GARY | Indiana University Northwest recently appointed Charles Gallmeier, Ph.D., as Chancellor’s Professor, a special academic title conferred on senior faculty members who demonstrate “highly meritorious performance in all areas of faculty work: teaching, research or creative activity, and service.”
Gallmeier, Professor of Sociology, will begin his appointment on January 1. The honor of Chancellor’s Professor is a title that remains with recipients throughout their careers at IU Northwest.
“Chuck’s career and commitment to IU Northwest clearly place him in the exclusive company that the titled rank of Chancellor’s Professor defines and set a challenging standard for future nominees,” Chancellor William J. Lowe said.
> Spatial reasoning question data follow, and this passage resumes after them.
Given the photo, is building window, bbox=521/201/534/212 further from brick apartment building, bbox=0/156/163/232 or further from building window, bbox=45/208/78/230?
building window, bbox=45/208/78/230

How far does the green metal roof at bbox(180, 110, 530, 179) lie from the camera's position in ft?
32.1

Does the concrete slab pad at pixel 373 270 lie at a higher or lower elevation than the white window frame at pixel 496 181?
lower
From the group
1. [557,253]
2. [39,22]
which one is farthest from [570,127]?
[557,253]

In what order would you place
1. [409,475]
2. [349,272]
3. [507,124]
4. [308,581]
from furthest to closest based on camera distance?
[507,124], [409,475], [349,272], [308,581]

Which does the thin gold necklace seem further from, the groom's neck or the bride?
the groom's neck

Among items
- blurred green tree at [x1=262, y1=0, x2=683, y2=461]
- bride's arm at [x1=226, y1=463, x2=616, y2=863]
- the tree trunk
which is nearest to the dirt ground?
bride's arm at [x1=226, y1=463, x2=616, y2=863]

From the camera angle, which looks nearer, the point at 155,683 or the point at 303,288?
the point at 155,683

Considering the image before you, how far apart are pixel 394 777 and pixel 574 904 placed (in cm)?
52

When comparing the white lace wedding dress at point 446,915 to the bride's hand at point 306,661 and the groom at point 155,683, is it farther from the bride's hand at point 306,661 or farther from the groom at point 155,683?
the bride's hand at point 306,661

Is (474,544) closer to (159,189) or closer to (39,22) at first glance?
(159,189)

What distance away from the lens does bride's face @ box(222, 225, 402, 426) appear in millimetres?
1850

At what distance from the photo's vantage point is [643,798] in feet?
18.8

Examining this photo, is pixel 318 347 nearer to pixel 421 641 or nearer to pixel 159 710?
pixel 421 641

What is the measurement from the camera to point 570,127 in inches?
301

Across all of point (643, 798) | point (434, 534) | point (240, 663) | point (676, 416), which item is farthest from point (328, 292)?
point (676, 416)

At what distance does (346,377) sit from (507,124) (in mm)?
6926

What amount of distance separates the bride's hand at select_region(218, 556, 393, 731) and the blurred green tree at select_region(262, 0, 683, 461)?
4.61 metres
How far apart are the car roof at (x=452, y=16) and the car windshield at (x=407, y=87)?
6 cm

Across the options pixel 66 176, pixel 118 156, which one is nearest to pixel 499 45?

Lowe said that the requirements of the Chancellor’s Professor program are, appropriately, demanding and intended to identify and recognize faculty colleagues whose consistently outstanding contributions as teacher-scholars and active campus and professional citizens set them apart, even in the company of a very accomplished faculty.
“The criteria call for nothing less than faculty members who contribute in concrete, demonstrable ways to the development of IU Northwest as an academic community of exceptional quality and integrity, as well as their disciplines, through the creation and application of knowledge,” Lowe said.
The search committee charged with naming the Chancellor’s Professor received detailed letters of support, each citing their professional and personal interactions with Gallmeier over his 20-plus years of service with IU Northwest.
Gallmeier was hired as an adjunct faculty member in 1991 and then as a visiting assistant professor of sociology about a year later, an appointment that eventually led to a tenure-track position as an assistant professor of sociology, beginning in 1993. His published work has appeared in nine academic journals. He has received 12 campus-wide, university-wide, and discipline-wide teaching awards. His respected scholarship includes 75 items in total, including 22 articles, eight book reviews, several works in progress and hundreds of presentations. Over his career, he has received five awards for his service.
Gallmeier is a leader in the Indiana University Faculty Colloquium on Excellence in Teaching and he continues to serve as the elected President of the IU Northwest Faculty Organization.
Colleagues have called him the “best teacher at IU Northwest,” and the “most visible face representing the faculty of IU Northwest.” Among other things, he is admired for his command of the classroom and his rapport with students.
John Applegate, IU’s Executive Vice President for University Academic Affairs, described Gallmeier as an “other-centered person” who is more committed to helping the institution than advancing himself.
“He is a person of real integrity and superb academic values,” Applegate wrote is his letter of support. “He is absolutely committed to the kind of excellent, lifetime education that Indiana University stands for, and he constantly seeks to advance it in every setting I’ve seen . . . Fundamentally, Chuck is an institution-builder. He wants to make the place where he works better than when he left it.”
Gallmeier said he is delighted with the honor.
"I’m just so proud,” he said. “I’m in such good company. It’s an honor to be recognized by people that I have so much respect for.”
In reflecting on his humble beginnings, his academic career and his many honors, Gallmeier can’t help but look to his students and recognize that the same can be achieved by any one of them.
"I love IU Northwest,” Gallmeier said. “I think a lot of that has to do with the fact that I am a first-generation college student and I am a product of the IU regional college system. I earned my bachelor’s degree at Indiana University-Purdue University Fort Wayne. Frankly, when I look at my classroom, I see me. I see people who can do this, people who can have a career and garner this kind of honor and recognition.”
The Chancellor’s Professor program began in January 2013, with the first appointments of George Bodmer, Ph.D., Chancellor’s Professor of English, and David Klamen, Chancellor’s Professor of Fine Arts.